事例1 North Westminister community School での活動

 この活動の目的は、Primary School からSecondary School へと移行する児童の遊び能力を高めることである。地元地域のボランティアや保護者、企業や生徒たちが活動の補助に入った。近くのPrimary Schoolから5年生と6年生30人を連れてきて、Secondary Schoolの7年生と8年生と一緒に遊ばせた。その際5・6年生が7・8年生と1対1のペアになって遊ぶようにした。これはSecondary Schoolへ入学したとき、友達がいるようにするためである。

 

事例2 East Londonにおける地域開発協会

 子どもたちのストレスを解消するため、また保護者が仕事をしたり再び教育や訓練を受けることを可能にするために、質の高いchildcareを行うことを独自の目標としている。活動内容は多岐にわたっており、放課後のクラブ活動はもちろん、延長保育等も行っている。

 

事例3  The Out of School Learning Project(OSL Project)

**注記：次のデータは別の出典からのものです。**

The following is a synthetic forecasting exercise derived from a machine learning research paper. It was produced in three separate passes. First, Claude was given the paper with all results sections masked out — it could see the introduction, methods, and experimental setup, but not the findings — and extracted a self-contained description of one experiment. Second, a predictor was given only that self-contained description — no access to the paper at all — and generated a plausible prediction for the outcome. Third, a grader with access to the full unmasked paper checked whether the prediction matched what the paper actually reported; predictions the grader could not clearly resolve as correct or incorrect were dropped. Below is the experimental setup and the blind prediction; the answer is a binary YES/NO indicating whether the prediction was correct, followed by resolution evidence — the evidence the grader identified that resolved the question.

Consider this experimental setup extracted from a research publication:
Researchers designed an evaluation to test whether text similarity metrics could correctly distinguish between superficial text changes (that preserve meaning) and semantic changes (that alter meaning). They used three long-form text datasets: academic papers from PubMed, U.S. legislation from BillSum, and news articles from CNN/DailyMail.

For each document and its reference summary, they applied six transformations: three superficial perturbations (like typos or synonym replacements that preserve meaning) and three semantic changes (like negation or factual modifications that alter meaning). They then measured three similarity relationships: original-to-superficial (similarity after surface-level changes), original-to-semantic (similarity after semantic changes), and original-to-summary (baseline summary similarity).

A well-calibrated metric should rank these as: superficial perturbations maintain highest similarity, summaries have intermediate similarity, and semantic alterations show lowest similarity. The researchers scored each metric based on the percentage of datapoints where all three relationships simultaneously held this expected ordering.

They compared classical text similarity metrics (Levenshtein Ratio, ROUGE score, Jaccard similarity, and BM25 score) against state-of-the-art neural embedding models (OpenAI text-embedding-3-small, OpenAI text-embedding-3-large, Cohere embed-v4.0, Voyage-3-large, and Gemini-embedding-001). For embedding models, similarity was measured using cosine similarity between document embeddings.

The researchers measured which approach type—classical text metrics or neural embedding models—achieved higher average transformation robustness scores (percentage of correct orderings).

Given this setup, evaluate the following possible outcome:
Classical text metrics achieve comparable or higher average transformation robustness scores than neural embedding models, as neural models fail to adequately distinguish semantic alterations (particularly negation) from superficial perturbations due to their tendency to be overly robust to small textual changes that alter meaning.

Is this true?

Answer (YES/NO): YES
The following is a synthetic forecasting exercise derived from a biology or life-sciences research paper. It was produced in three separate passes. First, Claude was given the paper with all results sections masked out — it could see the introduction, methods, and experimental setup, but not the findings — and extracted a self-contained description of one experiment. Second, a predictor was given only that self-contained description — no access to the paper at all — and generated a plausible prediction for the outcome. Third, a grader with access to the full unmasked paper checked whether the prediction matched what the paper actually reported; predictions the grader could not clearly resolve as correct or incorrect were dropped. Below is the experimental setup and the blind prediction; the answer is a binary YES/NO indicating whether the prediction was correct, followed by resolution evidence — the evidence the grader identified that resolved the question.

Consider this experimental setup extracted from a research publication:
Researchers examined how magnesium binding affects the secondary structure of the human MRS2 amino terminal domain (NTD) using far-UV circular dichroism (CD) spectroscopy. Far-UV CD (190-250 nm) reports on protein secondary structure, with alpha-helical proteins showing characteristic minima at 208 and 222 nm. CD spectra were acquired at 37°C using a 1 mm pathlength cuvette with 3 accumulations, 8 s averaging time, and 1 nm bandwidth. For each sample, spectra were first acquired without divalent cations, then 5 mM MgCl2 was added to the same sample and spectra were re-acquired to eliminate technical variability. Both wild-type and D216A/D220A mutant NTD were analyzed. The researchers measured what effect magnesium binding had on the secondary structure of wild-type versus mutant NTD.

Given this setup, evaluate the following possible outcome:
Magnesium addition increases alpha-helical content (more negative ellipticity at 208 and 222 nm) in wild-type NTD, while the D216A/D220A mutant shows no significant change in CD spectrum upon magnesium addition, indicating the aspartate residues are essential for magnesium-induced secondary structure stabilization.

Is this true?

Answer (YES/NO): YES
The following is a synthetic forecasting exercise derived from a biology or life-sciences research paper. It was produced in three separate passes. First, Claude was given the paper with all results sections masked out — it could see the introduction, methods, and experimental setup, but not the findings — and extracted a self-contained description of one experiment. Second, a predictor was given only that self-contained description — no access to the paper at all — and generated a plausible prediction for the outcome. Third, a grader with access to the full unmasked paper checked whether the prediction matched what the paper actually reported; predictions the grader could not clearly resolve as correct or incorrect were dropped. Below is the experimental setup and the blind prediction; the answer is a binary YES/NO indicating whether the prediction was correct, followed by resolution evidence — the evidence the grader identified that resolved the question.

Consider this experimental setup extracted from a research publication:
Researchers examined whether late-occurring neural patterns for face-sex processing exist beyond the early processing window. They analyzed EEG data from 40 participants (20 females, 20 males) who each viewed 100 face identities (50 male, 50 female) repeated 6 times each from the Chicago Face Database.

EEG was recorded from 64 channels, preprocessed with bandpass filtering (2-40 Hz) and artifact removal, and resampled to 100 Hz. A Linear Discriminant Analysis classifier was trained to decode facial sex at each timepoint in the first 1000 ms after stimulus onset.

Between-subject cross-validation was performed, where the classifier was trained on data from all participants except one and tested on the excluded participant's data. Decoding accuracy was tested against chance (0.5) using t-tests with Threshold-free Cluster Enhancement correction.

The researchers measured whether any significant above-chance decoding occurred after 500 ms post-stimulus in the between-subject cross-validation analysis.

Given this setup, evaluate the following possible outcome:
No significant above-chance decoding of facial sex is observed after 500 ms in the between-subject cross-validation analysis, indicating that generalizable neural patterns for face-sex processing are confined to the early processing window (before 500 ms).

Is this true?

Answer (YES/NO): NO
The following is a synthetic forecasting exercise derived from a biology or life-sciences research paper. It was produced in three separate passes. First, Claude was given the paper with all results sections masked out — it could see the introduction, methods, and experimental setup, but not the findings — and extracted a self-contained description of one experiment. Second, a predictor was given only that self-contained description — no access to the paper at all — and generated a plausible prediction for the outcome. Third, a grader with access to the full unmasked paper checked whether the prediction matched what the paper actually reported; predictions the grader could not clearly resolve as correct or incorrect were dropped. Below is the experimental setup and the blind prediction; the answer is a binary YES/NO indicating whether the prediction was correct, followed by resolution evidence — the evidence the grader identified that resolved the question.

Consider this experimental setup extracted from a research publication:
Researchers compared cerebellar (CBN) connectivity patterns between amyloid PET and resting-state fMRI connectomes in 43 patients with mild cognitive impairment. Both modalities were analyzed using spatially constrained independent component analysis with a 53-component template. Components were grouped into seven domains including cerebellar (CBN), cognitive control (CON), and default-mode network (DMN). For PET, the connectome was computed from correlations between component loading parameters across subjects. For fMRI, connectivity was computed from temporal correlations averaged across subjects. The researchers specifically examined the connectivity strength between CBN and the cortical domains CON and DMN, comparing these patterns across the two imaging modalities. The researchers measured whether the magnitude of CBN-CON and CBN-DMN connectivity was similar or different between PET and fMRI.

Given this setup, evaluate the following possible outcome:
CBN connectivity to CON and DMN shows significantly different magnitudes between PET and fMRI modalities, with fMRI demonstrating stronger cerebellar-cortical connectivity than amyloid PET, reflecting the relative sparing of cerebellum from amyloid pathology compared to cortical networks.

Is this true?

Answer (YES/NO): NO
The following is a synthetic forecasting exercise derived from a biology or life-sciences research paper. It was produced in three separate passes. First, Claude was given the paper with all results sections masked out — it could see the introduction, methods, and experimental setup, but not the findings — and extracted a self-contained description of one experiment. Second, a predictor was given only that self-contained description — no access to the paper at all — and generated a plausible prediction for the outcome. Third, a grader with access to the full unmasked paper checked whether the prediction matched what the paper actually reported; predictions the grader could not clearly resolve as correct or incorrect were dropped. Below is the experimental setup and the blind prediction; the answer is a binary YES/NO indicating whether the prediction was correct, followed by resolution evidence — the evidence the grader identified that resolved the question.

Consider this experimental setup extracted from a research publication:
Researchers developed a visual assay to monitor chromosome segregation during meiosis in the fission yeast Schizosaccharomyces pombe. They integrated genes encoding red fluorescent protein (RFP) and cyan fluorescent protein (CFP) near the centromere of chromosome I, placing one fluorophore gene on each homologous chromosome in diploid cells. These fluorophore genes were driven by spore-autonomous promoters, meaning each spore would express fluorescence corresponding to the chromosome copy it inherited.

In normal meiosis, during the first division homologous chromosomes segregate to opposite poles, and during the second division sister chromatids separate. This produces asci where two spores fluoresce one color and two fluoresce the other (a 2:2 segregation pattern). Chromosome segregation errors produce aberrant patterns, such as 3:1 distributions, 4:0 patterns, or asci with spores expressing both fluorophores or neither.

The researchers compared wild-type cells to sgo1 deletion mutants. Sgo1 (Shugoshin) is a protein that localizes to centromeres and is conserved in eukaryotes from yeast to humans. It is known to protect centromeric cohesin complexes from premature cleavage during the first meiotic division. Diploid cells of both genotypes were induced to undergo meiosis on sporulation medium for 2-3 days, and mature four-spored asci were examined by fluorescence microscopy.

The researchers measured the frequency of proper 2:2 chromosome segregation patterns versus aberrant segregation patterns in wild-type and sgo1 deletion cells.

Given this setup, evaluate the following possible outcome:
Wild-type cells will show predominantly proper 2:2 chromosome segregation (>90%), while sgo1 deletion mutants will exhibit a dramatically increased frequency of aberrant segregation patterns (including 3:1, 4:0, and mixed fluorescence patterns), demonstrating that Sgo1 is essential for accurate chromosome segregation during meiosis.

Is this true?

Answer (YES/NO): NO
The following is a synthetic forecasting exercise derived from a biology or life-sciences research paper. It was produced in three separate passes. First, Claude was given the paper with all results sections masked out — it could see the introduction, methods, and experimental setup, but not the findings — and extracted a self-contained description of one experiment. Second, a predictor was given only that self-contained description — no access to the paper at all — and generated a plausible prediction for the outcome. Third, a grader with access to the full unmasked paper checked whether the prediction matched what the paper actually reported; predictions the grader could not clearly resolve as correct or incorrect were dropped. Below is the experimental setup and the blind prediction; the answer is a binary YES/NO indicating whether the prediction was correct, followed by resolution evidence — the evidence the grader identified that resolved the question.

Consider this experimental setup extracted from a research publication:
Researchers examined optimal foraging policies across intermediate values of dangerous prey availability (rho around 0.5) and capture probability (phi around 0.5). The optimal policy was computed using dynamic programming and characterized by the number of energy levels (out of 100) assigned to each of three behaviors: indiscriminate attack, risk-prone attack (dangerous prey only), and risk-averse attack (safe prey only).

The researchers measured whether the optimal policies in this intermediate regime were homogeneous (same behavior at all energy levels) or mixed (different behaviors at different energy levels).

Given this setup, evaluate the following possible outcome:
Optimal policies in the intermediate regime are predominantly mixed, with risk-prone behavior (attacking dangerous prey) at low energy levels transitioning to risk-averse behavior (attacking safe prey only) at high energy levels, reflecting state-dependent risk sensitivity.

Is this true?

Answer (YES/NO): NO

 地元の学校の教師や補助員が加わっている。活動場所が狭いので、コンピューター活動が主であるが、地元の11歳から14歳の子どもたちが宿題等を行えるスペースもある。子どもたちは皆OSLプロジェクトに参加するよう奨励されており、これまでの活動内容は活動日誌につけられている。彼らは様々な題材(絶滅種に関することから宇宙についてまで)について調べたり、読み・書き・算能力を高めることに勤しんだりしている。OSLは地元の保護者やこれを行っている学校に好評である。さらに良いことには、この学校は現在人気が高まっている。というのも、子どもたちがこの学校に行けば、彼らはOSLプロジェクトに参加できるということを保護者は知っているからである。